Nous l’avons dit, insister sur la perception des populations, si la question n’est pas traitée avec objectivité peut être un moyen détourné d’influencer l’opinion du public sur le débat principal.

La technique du reportage fournit un excellent alibi à une présentation totalement biaisée de la question. Elle permet de mettre en valeur les mouvements ayant l’appui des médias. Leurs participants seront par exemple décrits comme particulièrement concernés par les problèmes du monde (comme si leurs opposants ne l’étaient pas) ou comme des contestataires dont les opinions séduisent un nombre de plus en plus important de personnes. Flatter l’instinct grégaire de la jeunesse tout en lui donnant l’illusion de l’irréductible originalité de ses aspirations est une méthode particulièrement bien assimilée par la propagande gauchiste. Au cours du reportage, les représentants de ce type d’organisation seront interrogés. Ils livreront alors une vision caricaturale de leurs adversaires, de leurs motivations ou de leurs arguments.

Le reportage, il est vrai, n’est pas condamnable par lui-même. Sans lui, il n’y aurait pas de journalisme et donner au public une meilleure connaissance des acteurs en présence, lui rendre compte des évolutions de l’opinion, en sont des missions essentielles. Toutefois l’esprit dans lequel il est fait contrarie leur bonne exécution. En effet, le reportage n’est plus ici conçu pour ce pourquoi il serait utile mais a au contraire pour but inavoué de trancher la question qui oppose les groupes d’opinion qu’il présente. Négligeant son objectif légitime, il apportera de mauvaises réponses dans une recherche pour laquelle il n’est pas approprié.

Le mouvement des indignés a été présenté comme une manifestation spontanée du désaveu des politiques d’austérité par les opinions publiques. Pourtant, au vu des effectifs qu’il rassemble mais aussi de son organisation et son évolution, l’assise populaire du mouvement est plus que douteuse. Contrairement aux révoltes du printemps arabe qui se sont d’abord développées dans un pays, la Tunisie, avant de se répandre dans d’autres sociétés par effet de contagion, le mouvement des indignés est d’abord apparu sous la forme de petites manifestations (réunissant au plus des centaines de personnes) synchronisées dans l’ensemble des pays développés. Un tel phénomène suggère une organisation centralisée comme semblent le confirmer le lien suivant ou encore celui-ci.

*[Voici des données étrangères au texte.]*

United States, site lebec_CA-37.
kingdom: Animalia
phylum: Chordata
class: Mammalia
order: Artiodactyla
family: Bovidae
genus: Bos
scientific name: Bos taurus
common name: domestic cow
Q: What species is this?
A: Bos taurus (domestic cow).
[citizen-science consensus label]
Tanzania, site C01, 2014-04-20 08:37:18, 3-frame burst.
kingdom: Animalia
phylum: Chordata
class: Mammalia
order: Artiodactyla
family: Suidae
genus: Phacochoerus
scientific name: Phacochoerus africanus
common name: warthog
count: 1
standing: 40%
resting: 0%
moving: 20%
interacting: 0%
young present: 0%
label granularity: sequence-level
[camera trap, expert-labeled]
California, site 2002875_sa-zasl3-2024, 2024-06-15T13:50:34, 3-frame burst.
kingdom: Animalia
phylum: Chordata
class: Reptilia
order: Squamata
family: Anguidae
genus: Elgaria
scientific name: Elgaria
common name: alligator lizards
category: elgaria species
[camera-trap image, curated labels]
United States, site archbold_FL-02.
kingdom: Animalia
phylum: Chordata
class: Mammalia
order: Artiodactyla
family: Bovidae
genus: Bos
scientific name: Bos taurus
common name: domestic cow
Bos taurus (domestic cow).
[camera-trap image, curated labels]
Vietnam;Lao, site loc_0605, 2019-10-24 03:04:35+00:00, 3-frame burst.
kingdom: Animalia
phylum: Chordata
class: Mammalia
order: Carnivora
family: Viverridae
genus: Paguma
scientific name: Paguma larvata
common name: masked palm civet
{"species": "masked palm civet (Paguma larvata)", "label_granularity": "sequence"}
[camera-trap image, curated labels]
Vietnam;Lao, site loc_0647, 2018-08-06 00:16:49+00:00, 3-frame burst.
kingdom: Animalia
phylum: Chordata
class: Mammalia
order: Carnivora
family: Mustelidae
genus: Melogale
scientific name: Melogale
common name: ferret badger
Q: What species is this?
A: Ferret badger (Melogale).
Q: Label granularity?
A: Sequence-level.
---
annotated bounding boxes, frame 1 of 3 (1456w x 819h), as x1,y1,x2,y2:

Malgré les effectifs ridicules de certaines manifestations, les indignés eurent droit en France à une couverture médiatique large et régulière, comme s’ils représentaient une tendance considérable ou comme si en les faisant voir ainsi, les journalistes espéraient les voir jouer ce rôle. À la fin de cet article du Monde, il est question d'un concert ayant réuni plus de cent cinquante personnes dans une ville comme New York qui en compte vingt millions. Un vulgaire match de football de ligue 2 (Par exemple le dernier Tours - Niort) réunit quant à lui près de 4000 personnes dans une ville qui compte 135000 habitants... Si l’on veut borner la comparaison au domaine politique, notons que, même en ne prenant en compte que les chiffres donnés par la police, les traditionnelles manifestations du premier mai engagent des effectifs bien plus considérables.

Le mouvement espagnol eut une assise populaire plus large dont certains médias français tirèrent vite parti pour suggérer qu’il révélait la tendance de fond de l’opinion espagnole face à la crise.

Manifestation des "indignés" espagnols

Il fut alors difficile d’expliquer la très large victoire lors des dernières élections d’une droite espagnole, qu’on ne pouvait guère soupçonner de partager les vues des indignés. Une journaliste de RTL se tira du piège avec une grande habileté. Pour lui donner un vernis scientifique la journaliste commençait son reportage par l’analyse d’un universitaire espagnol expliquant que l’électorat de gauche s’était démobilisé, la politique du gouvernement socialiste ne traduisant pas ses aspirations. Ce premier commentaire justifiait d’interroger ensuite un « indigné » déçu par la gauche.

Si je n'ai pu retrouver la trace du reportage en question, cet article donne un aperçu des présupposés d'un tel journalisme. Le point de vue de l’électeur majoritaire était négligé au profit d’un abstentionniste. Le basculement de l’opinion espagnole vers les revendications de gauche et l’opposition à toute politique de rigueur étaient donc compatibles avec une victoire historique de la droite puisqu’elles en étaient précisément l’explication ! Certes, un lien entre radicalisation politique et abstention dans l’électorat de gauche est plausible mais transformer une victoire de la droite en révélateur d’une dynamique de gauche relève davantage du militantisme politique que d’une présentation objective des faits.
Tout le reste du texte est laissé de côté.